事務所のあるマンションから出てくると、でかいショーウィンドウが毎度目に飛び込む。「どんなブランドのお店なんだろう、変わった洋服が置いてあるよなぁ」と興味もなく過ごしてきたけど。「なんかステキ」と思う洋服やストッキングだったのでパシャリ、と写真撮影。
2022年1月30日撮影(Photo by BLM)
商標出願代理を仕事にしているのに、ブランドの記号に興味がない一方、外観デザインには感覚的に反応してしまうワタシ。
ヨックモックの店舗(ヨックモック青山本店ブルー・ブリック・ラウンジ)の屋根の青色(左上)と、ここのショーウィンドウの赤色(左下)が惹き立てあっていました。
2022年1月30日撮影(Photo by BLM)
で、なんて名のお店なんだ?? ちょっと拡大。「UNDERCOVER」と。
ちなみにその下には「JUN TAKAHASHI」の文字。右上には登録商標を表す®️や、著作権を表す©️かと思いきや、(U)(丸ユー)の文字が。この手は良いですね。®️や©️をつけるのは、ちょっとカッコ悪い? そんな時、自分のブランド名などを丸の中に入れてみる。そうすると、ちょっと特別な記号感、出ますね。要するに識別標識である旨、他のデザインに埋没しなければ良いので、こういう表示もありだなぁと思いました。
ちなみに、©️の効果については、裁判例あり(ピーターラビットのロゴ事件 平成14年12月27日判決 東京地裁平成12年(ワ)第14226号、同平成14年(ワ)第4485号)。
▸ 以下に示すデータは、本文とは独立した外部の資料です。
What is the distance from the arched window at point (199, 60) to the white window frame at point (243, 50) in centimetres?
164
2022年1月30日撮影 (Photo by BLM)
で、これを手がかりに、さっそくJ-PlatPatで検索。
「株式会社アンダーカバー」さんを権利者として、複数の登録商標がありました。
例えば、登録第4207134号では、以下の商標が登録されています。
指定商品は、第18類 かばん類,袋物 です。
他にたくさんの商品区分で、この商標が登録されています。
「なんと、国産ブランドでしたかあ。」BLMとしては、この店の前のマンションの一室に、小さな事務所を構えて今年で10年になりますが、知りませんでした…。
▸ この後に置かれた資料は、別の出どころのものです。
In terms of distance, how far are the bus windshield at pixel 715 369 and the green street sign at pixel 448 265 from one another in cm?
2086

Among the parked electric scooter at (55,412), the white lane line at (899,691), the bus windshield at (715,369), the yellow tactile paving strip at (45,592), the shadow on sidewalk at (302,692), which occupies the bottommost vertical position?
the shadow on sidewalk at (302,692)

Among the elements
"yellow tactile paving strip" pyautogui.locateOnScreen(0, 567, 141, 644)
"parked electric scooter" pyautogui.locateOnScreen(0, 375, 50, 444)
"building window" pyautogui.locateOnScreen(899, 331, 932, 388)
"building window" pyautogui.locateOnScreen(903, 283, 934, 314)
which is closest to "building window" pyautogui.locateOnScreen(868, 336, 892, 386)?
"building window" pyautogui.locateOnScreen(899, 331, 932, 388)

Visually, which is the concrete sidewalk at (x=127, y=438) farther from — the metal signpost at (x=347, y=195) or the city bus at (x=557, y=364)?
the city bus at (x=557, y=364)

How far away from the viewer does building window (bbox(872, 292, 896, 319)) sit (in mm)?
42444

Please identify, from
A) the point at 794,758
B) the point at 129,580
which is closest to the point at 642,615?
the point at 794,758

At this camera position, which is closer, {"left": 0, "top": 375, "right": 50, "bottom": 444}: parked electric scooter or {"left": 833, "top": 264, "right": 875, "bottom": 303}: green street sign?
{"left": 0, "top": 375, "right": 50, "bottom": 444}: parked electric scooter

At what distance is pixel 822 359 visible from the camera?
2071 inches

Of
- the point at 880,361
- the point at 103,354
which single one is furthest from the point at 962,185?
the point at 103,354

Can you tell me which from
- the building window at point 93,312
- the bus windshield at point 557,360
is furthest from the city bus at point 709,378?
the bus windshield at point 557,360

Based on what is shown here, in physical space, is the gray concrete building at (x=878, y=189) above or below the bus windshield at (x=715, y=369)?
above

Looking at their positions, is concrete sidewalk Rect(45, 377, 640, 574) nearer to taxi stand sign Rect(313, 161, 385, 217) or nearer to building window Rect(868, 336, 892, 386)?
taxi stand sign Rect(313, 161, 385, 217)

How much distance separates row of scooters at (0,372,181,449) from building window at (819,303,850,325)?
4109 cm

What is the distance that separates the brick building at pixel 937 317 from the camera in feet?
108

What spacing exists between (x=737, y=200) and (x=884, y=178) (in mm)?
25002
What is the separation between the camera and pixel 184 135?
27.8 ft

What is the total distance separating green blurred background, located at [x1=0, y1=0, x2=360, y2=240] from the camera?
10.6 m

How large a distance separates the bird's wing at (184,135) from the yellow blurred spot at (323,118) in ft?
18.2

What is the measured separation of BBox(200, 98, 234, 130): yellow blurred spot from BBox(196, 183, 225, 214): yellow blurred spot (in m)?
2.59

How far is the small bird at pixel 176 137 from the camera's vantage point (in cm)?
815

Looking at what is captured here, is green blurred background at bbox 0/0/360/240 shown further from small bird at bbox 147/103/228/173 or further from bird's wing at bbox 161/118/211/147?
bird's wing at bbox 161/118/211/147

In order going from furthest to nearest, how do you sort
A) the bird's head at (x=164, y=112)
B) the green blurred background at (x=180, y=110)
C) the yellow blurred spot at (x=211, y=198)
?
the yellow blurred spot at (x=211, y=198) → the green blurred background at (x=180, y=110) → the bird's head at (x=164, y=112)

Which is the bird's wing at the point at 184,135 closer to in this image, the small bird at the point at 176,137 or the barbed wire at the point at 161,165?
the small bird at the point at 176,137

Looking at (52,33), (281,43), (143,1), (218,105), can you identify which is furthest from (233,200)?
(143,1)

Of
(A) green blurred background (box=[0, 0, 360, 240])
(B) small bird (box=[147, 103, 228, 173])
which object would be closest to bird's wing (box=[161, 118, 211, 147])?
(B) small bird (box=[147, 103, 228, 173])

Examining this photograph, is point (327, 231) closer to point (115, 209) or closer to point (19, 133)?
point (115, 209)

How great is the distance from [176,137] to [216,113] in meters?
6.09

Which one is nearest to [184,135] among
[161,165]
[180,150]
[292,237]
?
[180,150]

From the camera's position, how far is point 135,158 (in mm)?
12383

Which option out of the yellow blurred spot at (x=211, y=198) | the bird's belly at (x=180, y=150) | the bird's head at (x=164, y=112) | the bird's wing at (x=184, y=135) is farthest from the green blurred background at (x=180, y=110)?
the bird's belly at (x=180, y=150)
ある時は、ショーウィンドウは、「蛾」「蛾」「蛾」のデザインが。なんとユニーク、少々人が嫌がる虫の絵柄、毎日、出入りする身にとって、「嫌がらせかぁ」と軽く思いましたが、デザインの素材としては独創性あり、で、許せました
2021年12月29日撮影 (Photo by BLM)
Wikipedia 情報によれば、「UNDERCOVER(アンダーカバー)」は、高橋盾氏が「1989年に設立したアパレルブランド。株式会社アンダーカバーにより展開する」とある。「1990年代、東京の裏原宿系ブランドの代表格として若者を中心にブームを巻き起こした」とも。さらに、同ブランドのHP(こちら)には、その歴史が書かれています。好きな人にはたまらないんでしょうね。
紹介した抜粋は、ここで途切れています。